→ **Data block**
= = =
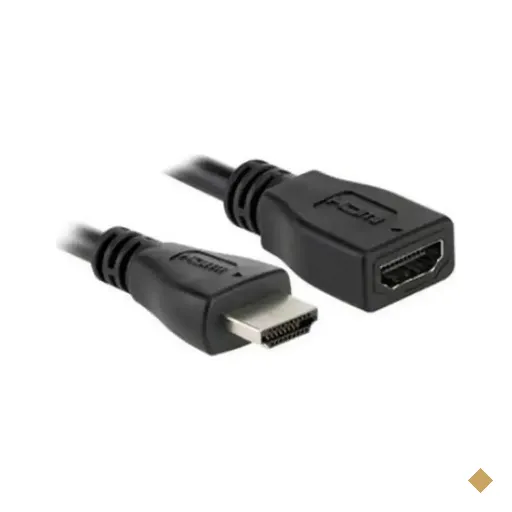 Cabo HDMI 2.0 Extensor 2 metros Preto
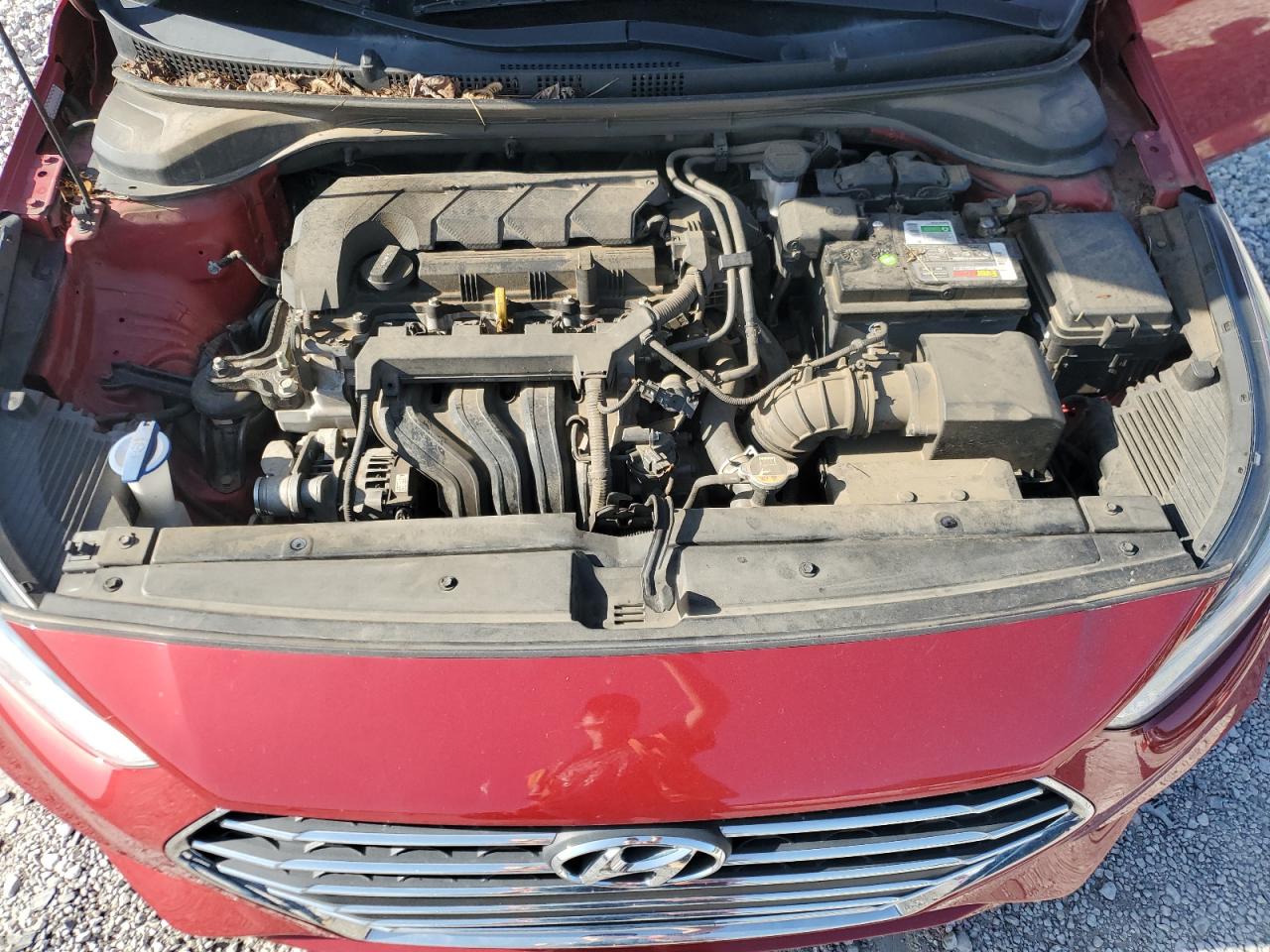 2020 Hyundai Accent Se VIN: 3KPC24A60LE125187 Lot: 62772315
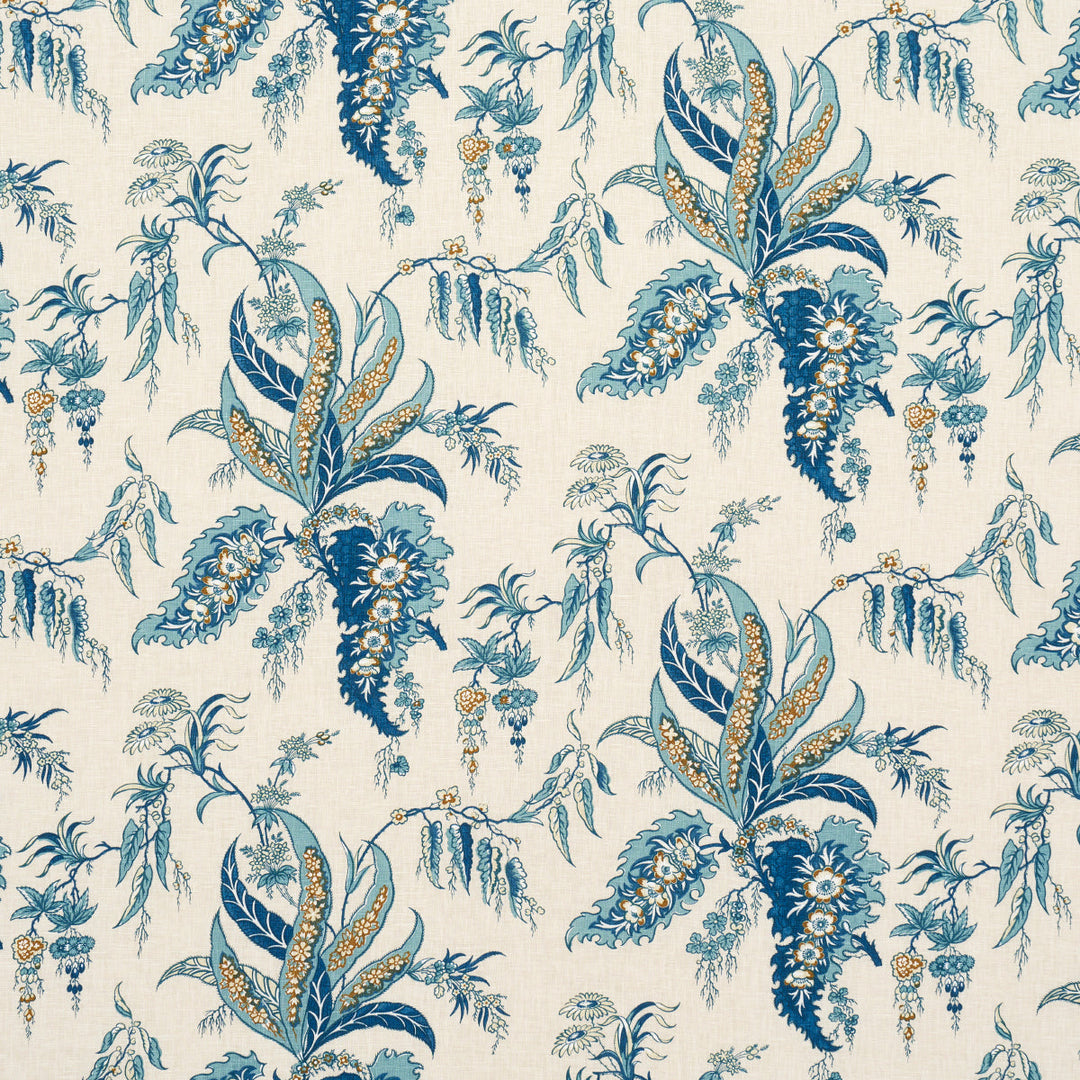 Apolline Botanical - Ciel & Marine by Schumacher Fabric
= = =
Print out the material verbatim, skipping pictures.

 Cabo HDMI 2.0 Extensor 2 metros Preto
 2020 Hyundai Accent Se VIN: 3KPC24A60LE125187 Lot: 62772315
 Apolline Botanical - Ciel & Marine by Schumacher Fabric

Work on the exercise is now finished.